A Corrupt Mayor's Performance Art
Time Limit: 2000/1000 MS (Java/Others) Memory Limit: 100000/100000 K (Java/Others)
Total Submission(s): 507 Accepted Submission(s): 203
Problem Description
Corrupt governors always find ways to get dirty money. Paint something, then sell the worthless painting at a high price to someone who wants to bribe him/her on an auction, this seemed a safe way for mayor X to make money.
Because a lot of people praised mayor X's painting(of course, X was a mayor), mayor X believed more and more that he was a very talented painter.
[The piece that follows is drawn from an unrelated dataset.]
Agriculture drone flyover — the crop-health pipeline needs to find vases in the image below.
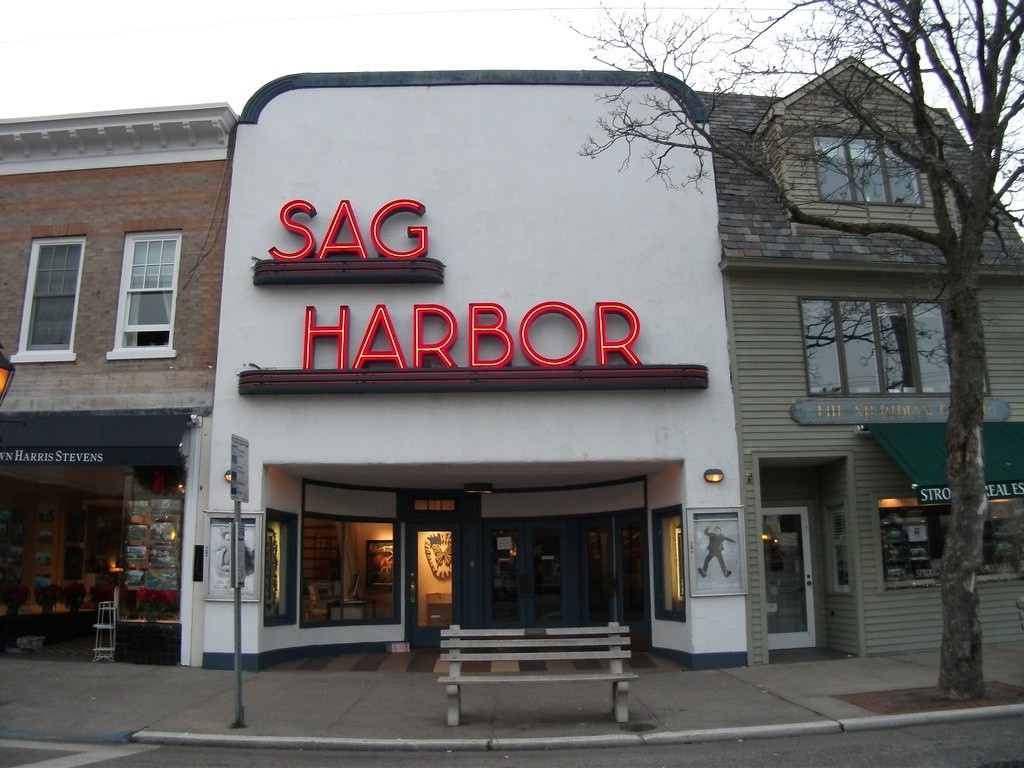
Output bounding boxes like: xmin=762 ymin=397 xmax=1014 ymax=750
xmin=43 ymin=603 xmax=53 ymax=612
xmin=9 ymin=606 xmax=20 ymax=615
xmin=71 ymin=606 xmax=80 ymax=612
Soon mayor X was not satisfied with only making money. He wanted to be a famous painter. So he joined the local painting associates. Other painters had to elect him as the chairman of the associates. Then his painting sold at better price.
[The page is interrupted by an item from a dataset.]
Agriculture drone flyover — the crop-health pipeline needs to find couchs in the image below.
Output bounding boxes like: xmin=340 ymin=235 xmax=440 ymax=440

The local middle school from which mayor X graduated, wanted to beat mayor X's horse fart(In Chinese English, beating one's horse fart means flattering one hard). They built a wall, and invited mayor X to paint on it. Mayor X was very happy. But he really had no idea about what to paint because he could only paint very abstract paintings which nobody really understand. Mayor X's secretary suggested that he could make this thing not only a painting, but also a performance art work.
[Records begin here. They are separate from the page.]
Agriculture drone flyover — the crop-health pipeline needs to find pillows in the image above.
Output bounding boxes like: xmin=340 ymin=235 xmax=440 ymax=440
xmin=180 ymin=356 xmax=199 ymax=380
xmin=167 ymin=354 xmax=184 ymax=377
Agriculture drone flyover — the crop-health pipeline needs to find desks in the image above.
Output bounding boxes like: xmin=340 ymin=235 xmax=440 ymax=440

This was the secretary's idea:
The wall was divided into N segments and the width of each segment was one cun(cun is a Chinese length unit). All segments were numbered from 1 to N, from left to right. There were 30 kinds of colors mayor X could use to paint the wall. They named those colors as color 1, color 2 .... color 30. The wall's original color was color 2. Every time mayor X would paint some consecutive segments with a certain kind of color, and he did this for many times. Trying to make his performance art fancy, mayor X declared that at any moment, if someone asked how many kind of colors were there on any consecutive segments, he could give the number immediately without counting.
But mayor X didn't know how to give the right answer. Your friend, Mr. W was an secret officer of anti-corruption bureau, he helped mayor X on this problem and gained his trust. Do you know how Mr. Q did this?
Input
There are several test cases.
For each test case:
The first line contains two integers, N and M ,meaning that the wall is divided into N segments and there are M operations(0 < N <= 1,000,000; 0<M<=100,000)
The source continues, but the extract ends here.